Historically, designers preferred shunt-based solutions for low-current (<50 A), and hall-based solutions for high-current (>50 A) measurements. However, because of the increasing current measurement accuracy requirements, automotive suppliers are migrating from hall-based to shunt-based methods, especially in high-current environments. There is even a trend amongst automotive suppliers to move from isolated amplifier based solutions to isolated modulator based solutions to further improve measurement accuracy.

Texas Instruments offers best-in-class isolated amplifiers and isolated modulators that help achieve very accurate isolated current measurements over temperature when paired with high-precision shunts. Table 1 shows the basic differences between shunt- and hall-based isolated current-sensing solutions in high-current automotive environments.

Analysis of Shunt- and Hall-Based Methods

• Hall-sensors are inherently isolated, which allows a single-module approach. On the other hand, shunt-based solutions require an isolated amplifier or modulator, and an isolated power-supply for the high common-mode voltage side.
• Shunt-based solutions have very low initial offset, have lower offset drift over temperature, and are less susceptible to external magnetic fields.
• Shunt-based solutions are linear over the entire voltage range compared to hall-based solutions that are nonlinear, especially at zero crossing and near the magnetic core saturation region.
• Shunt-based solutions achieve better DC accuracy over temperature compared to hall-based solutions with basic one-time calibration. The accuracy of shunt-based solutions is much better particularly at low currents because of limited sensitivity to external magnetic fields.
• The voltage drop across the inline shunt results in thermal dissipation and power loss. However, with improvements in shunt technology, the shunts have become lighter, the ohmic values have decreased, and the accuracy and drift performance have improved. The use of low-value ohmic shunts results in less thermal dissipation. Additionally, Texas Instruments' isolated amplifiers and modulators support very small input voltage ranges (±50 mV and ±250 mV) with a superior overall accuracy. These improvements in shunt technology and the availability of small input range isolated devices allow systems to have less thermal dissipation without compromising the overall measurement accuracy.
• Hall-based sensors generally have a limited operating temperature range (typically from –40°C to +85°C), whereas shunt-based solutions can support higher operating temperature ranges (typically from –40°C to +125°C).
• Both hall-based and shunt-based isolated amplifier solutions offer similar signal bandwidth, typically up to a few hundred kilohertz (kHz). However, isolated modulators provide a high-speed bit-stream output that allows the user to implement and customize digital filtering externally. This customization allows the user to develop high-signal bandwidth and low-latency solutions.

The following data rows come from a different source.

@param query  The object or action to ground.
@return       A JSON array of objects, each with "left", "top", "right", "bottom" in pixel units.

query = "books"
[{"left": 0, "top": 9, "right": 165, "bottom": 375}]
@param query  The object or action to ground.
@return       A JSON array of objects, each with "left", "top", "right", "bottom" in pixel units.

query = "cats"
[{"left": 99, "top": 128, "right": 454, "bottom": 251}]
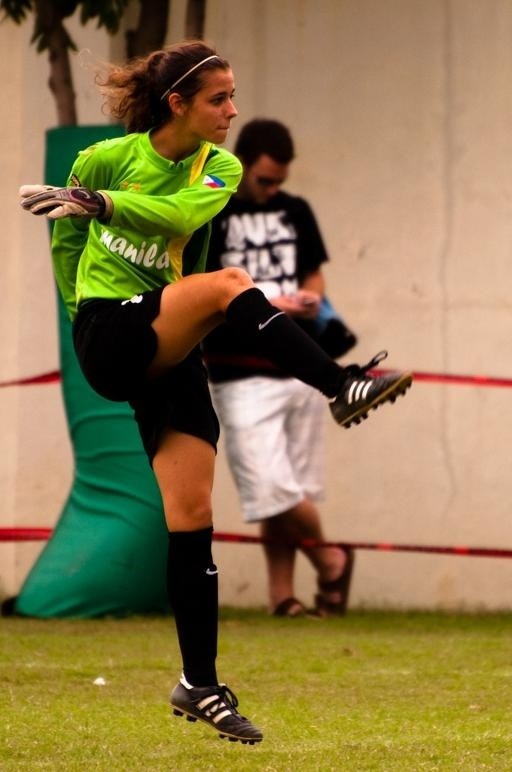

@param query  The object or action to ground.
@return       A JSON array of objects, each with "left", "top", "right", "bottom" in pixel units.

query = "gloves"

Isolated Shunt-Based Current Sensing in Traction Inverters

A traction inverter controls the electric motor and is a key component in the HEV/EV drivetrain. A traction inverter requires accurate current sensing at high common-mode voltages. Current measurements in traction inverters can therefore be realized using one of two shunt-based methods.

Figure 5 shows the voltage drop across the shunt on the hot (high common-mode voltage) side is isolated from the cold side with an automotive grade, reinforced isolated amplifier such as the AMC1301-Q1.

Figure 6 shows the second shunt-based measurement method that uses an automotive-grade, reinforced isolated modulator such as the AMC1305M25-Q1 to isolate the voltage drop across the shunt on the hot side from the cold side.

Figure 5 Isolated Current Measurement Using Isolated Amplifiers

Figure 6 Isolated Current Measurement Using Isolated Modulators

For improved measurement accuracy, use an isolated modulator because this solution eliminates an additional analog-to-digital conversion stage and the associated subsequent errors. The high-speed bit-stream output from the isolated modulators is filtered by microcontrollers (MCUs) such as TI's C2000 family that have a built-in sigma-delta filter module (SDFM) or by an FPGA, allowing the user to fine-tune signal bandwidth and accuracy.

Automotive Isolated Device Recommendations

Conclusion

Multiple measurement methods exist for isolated current sensing in HEV/EV subsystems including shunt-based and hall-based methods. With advancements in affordable high-precision shunts and high-performance isolated amplifiers and modulators, shunt-based solutions have become good alternatives to traditional hall-based solutions.